WHAT IS REQUIRED
Duplicate each of the following entries line for line, changing nothing.
§ §
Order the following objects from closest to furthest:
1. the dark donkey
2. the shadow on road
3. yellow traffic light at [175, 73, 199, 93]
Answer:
§ §
SOLUTION TO THE PROBLEM
Order the following objects from closest to furthest:
1. the dark donkey
2. the shadow on road
3. yellow traffic light at [175, 73, 199, 93]
Answer:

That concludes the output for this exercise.